A compreensão dos anais passou igualmente pela sua contextualização à luz do processo de difusão da ideologia política representada pela monarquia leonesa, ancorada no apoio providencial que o apóstolo S. Tiago teria dado a Fernando I como agente mediador na empresa de libertação da Hispânia - nomeadamente durante a conquista de Coimbra, nos termos em que o acontecimento veio a ser fixado na História silense, primeiro; no Códice calixtino, depois; bem como na Crónica najerense e nas mais tardias narrativas cronísticas de Lucas de Tui e Rodrigo de Toledo, por fim. Nas duas primeiras obras, o suposto evangelizador da Hispânia surge montado num cavalo branco e, de chaves nas mãos, entrega a cidade a um monarca piedoso, que se deslocara previamente à basílica apostólica de Compostela para solicitar auxílio ao Salvador e à Divina Majestade, aí regressando, já vitorioso, para agradecer a intercessão do apóstolo S. Tiago e doar extensos bens aos clérigos compostelanos. Uma tradição posterior, de finais do século XII, recuperada na centúria seguinte na obra de Rodrigo de Toledo, chega a fazer dos monges laurbanenses agentes coadjuvantes da empresa militar.

Na época em que estes escritos foram elaborados, a intervenção providencial do apóstolo S. Tiago durante a conquista de Coimbra era vista como um vaticínio salvífico, traduzindo a identificação do santo não apenas como o santo dos peregrinos, mas também como o santo cavaleiro que teria levado à miraculosa libertação da cidade do domínio muçulmano. Se tivermos em conta que este tópico resultou de uma concepção própria dos letrados do reino, é provável que a invenção da narrativa - baseada na convergência da data associada no calendário romano à festa litúrgica do mártir S. Cristóvão, que a tradição local identificava com o dia da entrada dos exércitos cristãos na cidade, com a do apóstolo S. Tiago, ao contrário do que se verificava no calendário hispânico, em que os dois santos eram cultuados em dias diferentes - tenha sido motivada pela eliminação do foco de resistência da população local à monarquia leonesa e, consequentemente, à difusão da ideologia santiaguista num meio ainda fortemente alicerçado nas suas ancestrais tradições moçárabes.

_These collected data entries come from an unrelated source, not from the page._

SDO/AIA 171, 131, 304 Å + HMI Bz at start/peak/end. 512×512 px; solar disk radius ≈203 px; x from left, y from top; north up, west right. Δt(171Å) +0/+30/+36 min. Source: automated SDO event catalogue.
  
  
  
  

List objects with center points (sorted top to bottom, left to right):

Uma vez que a congregação religiosa, na observância da regra de S. Bento pelo menos desde 1085, atravessou a crise conjuntural dos finais do século XI e inícios do XII como uma instituição que procurou resistir e sobreviver às sistemáticas investidas dos poderes políticos e eclesiásticos, a fixação do texto no respectivo suporte material deve ter sido encarada como uma das manifestações de uma estratégia comemorativa, criada com o objectivo de enaltecer a restauração da autonomia institucional do mosteiro, bem como de comemorar a ordenação de Eusébio como seu novo abade, em 1116, após uma longa e nem sempre benéfica sucessão de acontecimentos: a temporária extinção da congregação, em 1109; a sublevação da comunidade moçárabe de Coimbra, em 1111 - motivo do diálogo que a população se viu obrigada a manter com Henrique de Borgonha e os seus representantes, visando o restabelecimento da ordem na cidade, e que culminou com cedências de ambas as partes, de resto bem patentes na concessão de um foral a Coimbra e nos ecos que a questão surtiu na Cúria Romana, testemunhados pelas exortações que Pascoal II dirigiu ao clero e aos vizinhos da cidade -; a resistência ao processo de Romanização desenvolvido pela hierarquia catedralícia durante o episcopado de Gonçalo Pais, acompanhando a recuperação dos direitos da congregação religiosa numa frente de combate contemporânea de novos ataques almorávidas na fronteira do Mondego, sob a liderança do almorávida ‘Ali ibn Yūsuf, entre 1116 e 1117, nomeadamente contra Coimbra, durante o governo de Teresa de Leão; e, por fim, as controvérsias provocadas pelo debate sobre a restauração dos direitos metropolitanos de Mérida, antiga capital da província eclesiástica da Lusitânia, sobre as dioceses do Entre-Douro-e-Mondego, num quadro de acesa polémica e rivalidade entre as sedes de Braga e Santiago de Compostela que terminará com a integração de Coimbra na esfera de jurisdição da sede galega, em 1120.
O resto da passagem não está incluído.